Pazardaki durağanlığı kırmak ve rekabette öne geçmek için devlerin birbirleriyle mücadelesi sürüyor. Bu anlamda hem pazarı demokratikleştirme hem de yaygınlaştırma anlamında mühim adımlar atılıyor. Microsoft da bu mühim adımları atanlar içinde. The Guardian’dan Keza MacDonald ve Keith Stuart’ın haberinde de vurgulandığı şekilde Microsoft Xbox’a hususi olarak üretilmiş olan oyunların PlayStation ve Nintendo’ya da sunulması stratejisinin geliştirildiğini biliyorduk. Bunun arkasında doğal ki Activision Blizzard’ın satın alınması sonrasındaki dinamiklerin düzenlenmesi de etkiliydi. Fakat şimdi daha başka bir hamle geliyor benzer biçimde duruyor. Polygon’dan Chris Plante’nin Microsoft Gaming CEO’su Phil Spencer ile Oyun Geliştiricileri Konferansı’nda yapmış olduğu bir röportaj her şeyi daha da netleştiriyor. Gelecek vizyonu anlamında Epic Games ve Itch.io benzer biçimde masaüstü bilgisayar platformlarının oyunlarının Xbox’a gelebileceğine dair sinyal vermiş. Aslen, meydana getirilen röportajda, kapalı dönem çalışan ekosistemlerin haiz olduğu sıkıntılardan yakındığı anlaşılan Spencer’ın (ki bu aşamada tam desteğimi verdiğimi söylemem lazım) daha yaygın tesir doğurabilecek bir mekanizma hayal etmiş olduğu anlaşılıyor. Aslen buradan bakıldığında, dualarla anabileceğimiz Steve Jobs’un da benzer anlamda bir vizyonu bulunduğunu hatırlamamak imkânsız olur herhalde. Doğal ki bu tarz şeyleri söylerken dev şirketlerin kâr elde etmelerini kutlama amacıyla söylemiyorum. Hızla gelişen teknolojinin pek fazlaca değişik noktasına ulaşmakta problem yaşayan milyonlarca insan var. Microsoft da, kullanım kolaylığı ve erişilebilirlik anlamındaki yaygınlaştırıcı etkiyi genele yayabilmekte oldukça başarıya ulaşmış olmuş ürünleriyle tanınıyor. Meydana getirilen yatırımları, daha iyi bir gelecek vizyonuyla kurguluyorlar. Öteki taraftan, eğlence endüstrisinde de her noktaya ulaşamayan milyonlarca kullanıcı bulunuyor. Pahalı sistemler olmaları sebebiyle değişik konsollarla tanışamamış gene yüz milyonlarca oyuncu söz mevzusu. Hal böyleyken, bulutta oyunun başlatmış olduğu devrimin, çapraz platformda sunulan ekosistem varlığı çerçevesinde daha da güçleneceğini; işin sonunda tüm sürecin oyuncu lehine hareket sahası yakalayacağını söylemek mümkün.

PLAYDATE’LE YENİ DENEYİM

Hazır konsollara odaklanmışken, Panic firmasının birkaç yıl evvel geliştiricilere hususi olarak önden paylaşmış olduğu ve peşinden perakendeye sunmuş olduğu Playdate’ten bahsetmemek olmaz.
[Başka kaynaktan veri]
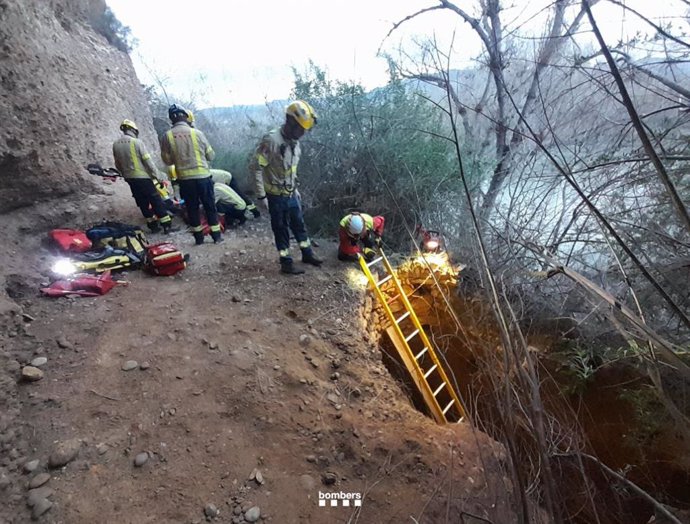 Operación de rescate de la mujer caída en el pozo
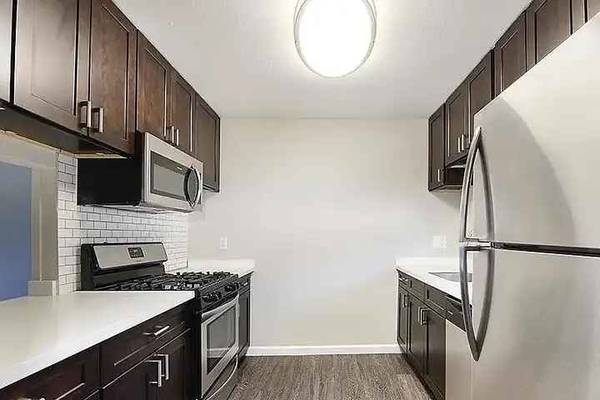 2BR/2BA Apartment on Camden Street · Fremont photo 2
Yanında bulundurduğu bir krank ile oyun içinde yeni bir tuş terimi getiren mobil konsolla ilgili olarak, geçtiğimiz ay The Verge’ten Andrew Webster’ın haberine nazaran, daha süratli kargolama imkânları sunulmaya başlamıştı. Tam bu esnada Kotaku’dan Moises Taveras’ın haberinden gördüğümüz kadarıyla Playdate aletine ilişkin 400 bin dolarlık kargonun, merkez dağıtım noktasından kaybolduğu ve süreçle ilgili araştırmaların devam etmiş olduğu öğrenilmiş. Çabalayan ve farklılık ortaya koymayan bir ekibin ürünü olarak tanımlayabiliriz sanıyorum Playdate’i. Bakalım, ilerleyen dönem Playdate için ne getirecek?